Even in Australia’s relatively mild winters, cold air and rain can cause problems for our hearing.1 These problems (and how to avoid them) include: 

  • Hardening ear wax: Winter’s lower temperatures can cause your natural ear wax to harden. This hardening is exacerbated by wearing hearing aids, as a foreign body in the ear increases wax production. Wax buildup can cause temporary hearing loss or tinnitus. Keep your ears clean (using non-intrusive methods), and visit your local Connect Hearing clinic if you have symptoms such as headaches, earaches, a feeling of pressure or ringing in the ears, or impaired hearing. 
  • Ear infections: Ear infections are more frequent in winter as the cold weather reduces circulation in the ears. Swollen glands can also block the ear’s irrigation systems, leading to fluid buildup. This excess fluid can become a breeding ground for infections. Keep your ears, throat and neck warm when outside and take over-the-counter medication to help drain your sinuses. 
  • Exostosis (a.k.a. Surfer’s Ear): ‘Surfer’s Ear’ results from exposure to cold wind and water and can lead to permanent hearing loss. The exposure causes abnormal bone growths on the ear bones that obstruct sounds’ normal path through the ear to the auditory nerves and can cause extreme wax buildup. These changes can cause pain, tinnitus and permanent hearing loss. Guard against it by always protecting your ears against exposure to cold wind and water when outdoors. 

How To Protect Your Ears When It's Cold

Winter’s low temperatures and high humidity can affect your hearing health, but you can take many steps to help prevent earaches and other more insidious problems, including: 

  • Get your hearing checked: If you experience discomfort, having a set of baseline readings on your hearing makes it quicker and easier for an audiologist to diagnose your problem.
  • Protect your ears: Wear earmuffs, hats and scarves to protect your outer ear.
  • Build up your defences: Good lifestyle habits (especially around diet, exercise and smoking) will strengthen your immune system, and carefully drying your ears after swimming or bathing will also help. 
  • Improve your hygiene: Dry your ears if wet and avoid putting foreign objects in your ears – use a sea salt diffuser instead. 
  • Avoid sudden temperature changes: Protect your ears if you step out of a warm building into cold air, and don't blast your heater as soon as you step in from the cold again.
  • Ventilate your residence: Fresh air is better than stale, though you must stay mindful of the temperature. 
  • Avoid loud noises: These can irritate or even damage your ears, making them more susceptible to problems. 
  • Maintain your hearing aids: Keep them clean, store them properly and make sure they stay dry. 
  • Get help if needed: If you experience symptoms, visit your audiologist immediately.

Cold Air And Hearing Aids

Your ears are made mostly of cartilage and skin, so they lack the muscle and fat that insulate other body parts.2  That’s why they’re so sensitive to the cold. 

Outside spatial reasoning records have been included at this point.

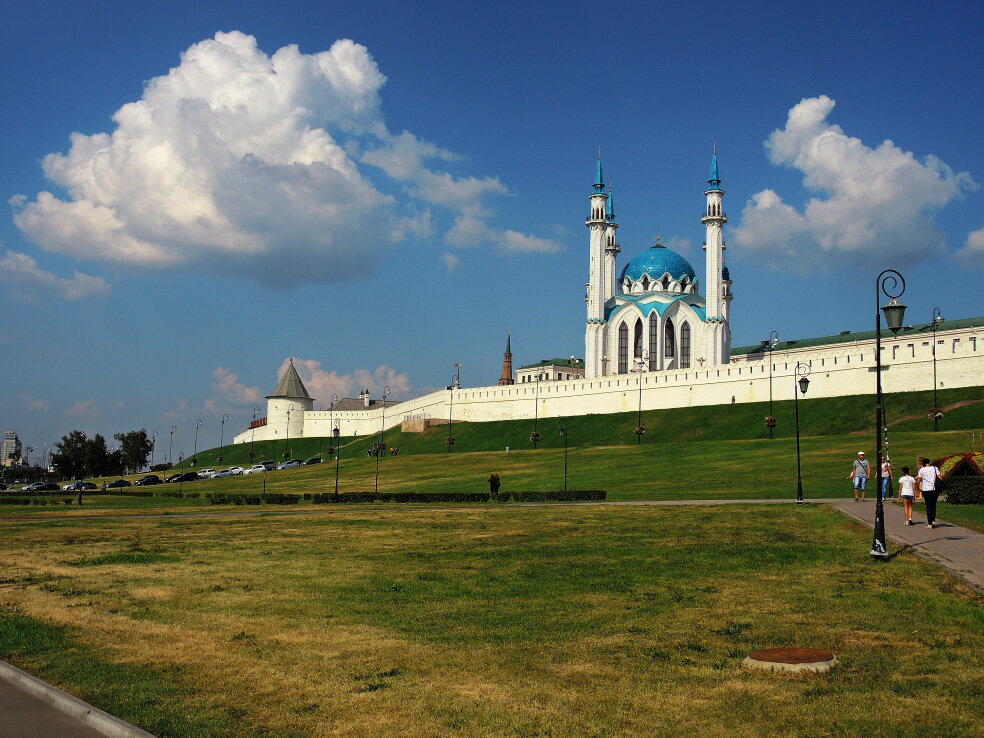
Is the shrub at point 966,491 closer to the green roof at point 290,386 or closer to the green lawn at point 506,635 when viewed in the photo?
the green lawn at point 506,635

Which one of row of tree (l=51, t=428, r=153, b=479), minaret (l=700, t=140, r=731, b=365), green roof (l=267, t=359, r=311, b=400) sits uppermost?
minaret (l=700, t=140, r=731, b=365)

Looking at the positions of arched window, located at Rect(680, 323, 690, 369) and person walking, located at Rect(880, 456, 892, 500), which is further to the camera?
arched window, located at Rect(680, 323, 690, 369)

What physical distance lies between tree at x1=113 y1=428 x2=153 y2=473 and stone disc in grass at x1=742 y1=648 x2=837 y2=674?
11919 centimetres

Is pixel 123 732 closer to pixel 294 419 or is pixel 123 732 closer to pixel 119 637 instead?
pixel 119 637

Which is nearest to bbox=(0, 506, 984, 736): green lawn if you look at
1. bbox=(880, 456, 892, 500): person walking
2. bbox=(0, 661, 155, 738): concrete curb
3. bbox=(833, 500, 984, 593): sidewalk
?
bbox=(0, 661, 155, 738): concrete curb

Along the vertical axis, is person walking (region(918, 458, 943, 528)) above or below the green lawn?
above

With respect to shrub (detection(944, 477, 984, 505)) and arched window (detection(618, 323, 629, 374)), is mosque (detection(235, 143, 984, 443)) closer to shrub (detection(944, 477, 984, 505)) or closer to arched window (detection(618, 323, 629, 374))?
arched window (detection(618, 323, 629, 374))

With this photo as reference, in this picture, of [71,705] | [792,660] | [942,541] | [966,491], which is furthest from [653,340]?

When it’s cold, your ears’ blood vessels constrict to conserve body heat. This constriction can stop your hearing aids from functioning properly, so wear earplugs, hats or earmuffs. As well as keeping your ears warm, they’ll protect your hearing aids and extend their battery life. 

Enjoy winter! Walk outside, watch the rain and enjoy the change of seasons. Drop into your local Connect Hearing clinic if you have any questions or need advice on managing the cold – the team will be happy to help.


  1. [n.d.], Can the winter affect your hearing?, Greentree Hearing and Audiology, accessed 26 April 2024. 

  2. Baxter Hearing [5 May 2023], Winter Deafness: The Surprising Link Between Cold Weather and Hearing Loss, Baxter Hearing, accessed 26 April 2024.